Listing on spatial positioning
****

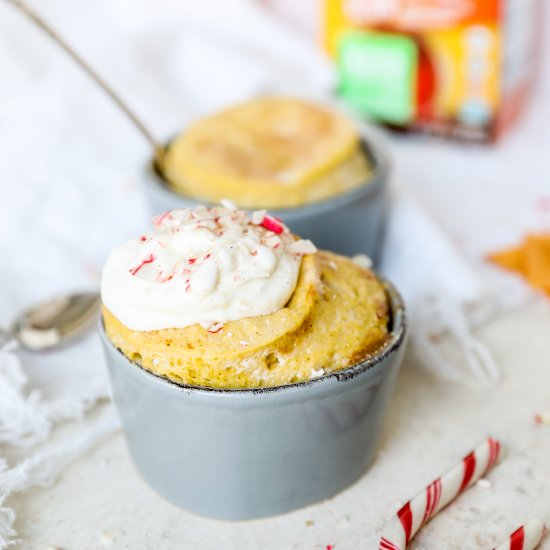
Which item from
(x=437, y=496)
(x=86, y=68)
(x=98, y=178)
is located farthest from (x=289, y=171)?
(x=437, y=496)

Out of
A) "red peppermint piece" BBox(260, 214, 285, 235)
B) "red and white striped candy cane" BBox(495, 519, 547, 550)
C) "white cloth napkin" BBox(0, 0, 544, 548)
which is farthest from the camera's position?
"white cloth napkin" BBox(0, 0, 544, 548)

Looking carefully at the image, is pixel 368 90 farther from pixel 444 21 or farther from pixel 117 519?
pixel 117 519

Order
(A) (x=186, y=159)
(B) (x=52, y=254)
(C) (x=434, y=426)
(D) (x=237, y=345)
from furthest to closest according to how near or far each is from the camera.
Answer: (B) (x=52, y=254), (A) (x=186, y=159), (C) (x=434, y=426), (D) (x=237, y=345)

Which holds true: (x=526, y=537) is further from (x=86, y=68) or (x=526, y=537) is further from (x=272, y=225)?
(x=86, y=68)

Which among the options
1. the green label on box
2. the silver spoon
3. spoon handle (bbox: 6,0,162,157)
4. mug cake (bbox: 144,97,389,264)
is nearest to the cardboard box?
the green label on box

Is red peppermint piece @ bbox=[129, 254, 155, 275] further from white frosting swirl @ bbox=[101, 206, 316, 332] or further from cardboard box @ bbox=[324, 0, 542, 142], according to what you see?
cardboard box @ bbox=[324, 0, 542, 142]

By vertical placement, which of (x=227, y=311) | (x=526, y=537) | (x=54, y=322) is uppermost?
(x=227, y=311)

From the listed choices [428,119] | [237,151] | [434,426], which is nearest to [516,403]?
[434,426]
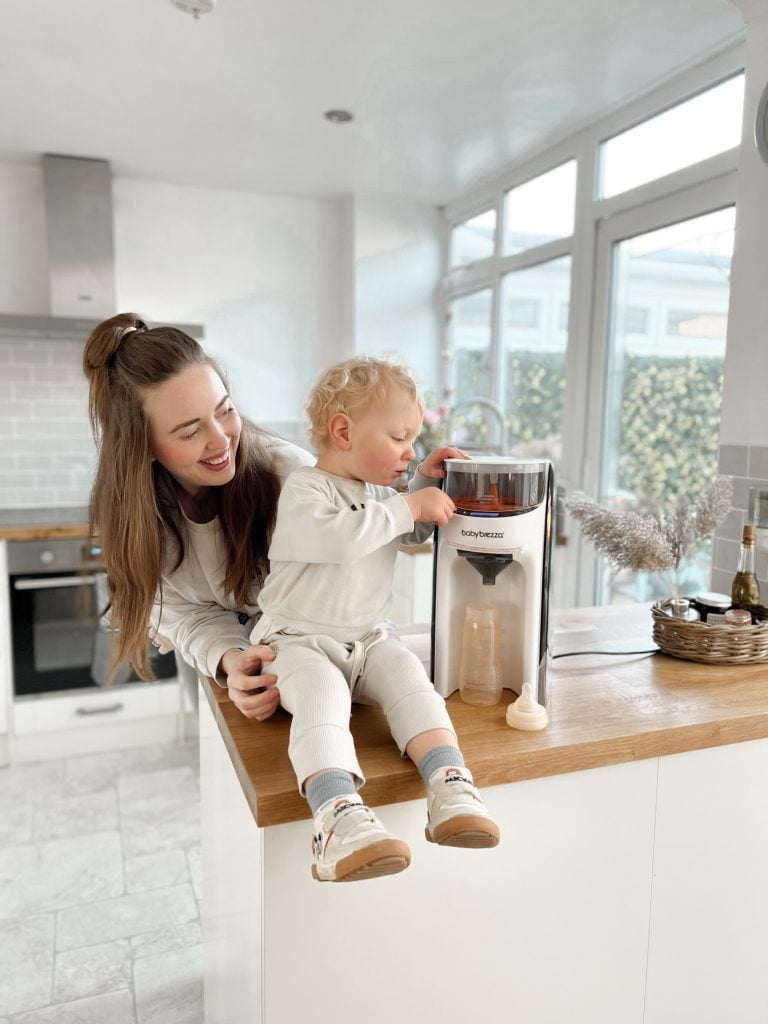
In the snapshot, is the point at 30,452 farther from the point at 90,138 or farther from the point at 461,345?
the point at 461,345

****

Stated goal »
Copy the listing above word for word, from the first line to the last. Omit the pictures from your copy.

Result of the exercise »
Which item from
(x=437, y=496)
(x=86, y=68)
(x=98, y=178)
is located farthest from (x=289, y=171)?
(x=437, y=496)

Out of
A) "red peppermint piece" BBox(260, 214, 285, 235)
B) "red and white striped candy cane" BBox(495, 519, 547, 550)
C) "white cloth napkin" BBox(0, 0, 544, 548)
which is farthest from the camera's position?
"white cloth napkin" BBox(0, 0, 544, 548)

Looking carefully at the image, is pixel 368 90 farther from pixel 444 21 or farther from pixel 117 519?
pixel 117 519

Order
(A) (x=186, y=159)
(B) (x=52, y=254)
(C) (x=434, y=426)
(D) (x=237, y=345)
from furthest to closest according to how near or far each is from the camera.
Answer: (B) (x=52, y=254), (A) (x=186, y=159), (C) (x=434, y=426), (D) (x=237, y=345)

Which holds true: (x=526, y=537) is further from (x=86, y=68) or (x=526, y=537) is further from (x=272, y=225)?
(x=86, y=68)

Which among the options
1. the green label on box
2. the silver spoon
3. spoon handle (bbox: 6,0,162,157)
4. mug cake (bbox: 144,97,389,264)
is nearest to the cardboard box?
the green label on box

Is red peppermint piece @ bbox=[129, 254, 155, 275] further from white frosting swirl @ bbox=[101, 206, 316, 332] or further from cardboard box @ bbox=[324, 0, 542, 142], according to what you see?
cardboard box @ bbox=[324, 0, 542, 142]

By vertical placement, which of (x=227, y=311) | (x=526, y=537) | (x=54, y=322) is uppermost?
(x=227, y=311)

From the listed choices [428,119] | [237,151] | [434,426], which is nearest to [516,403]?
[434,426]
In the snapshot, is the point at 30,452 farther from the point at 90,138 or farther from the point at 461,345?
the point at 461,345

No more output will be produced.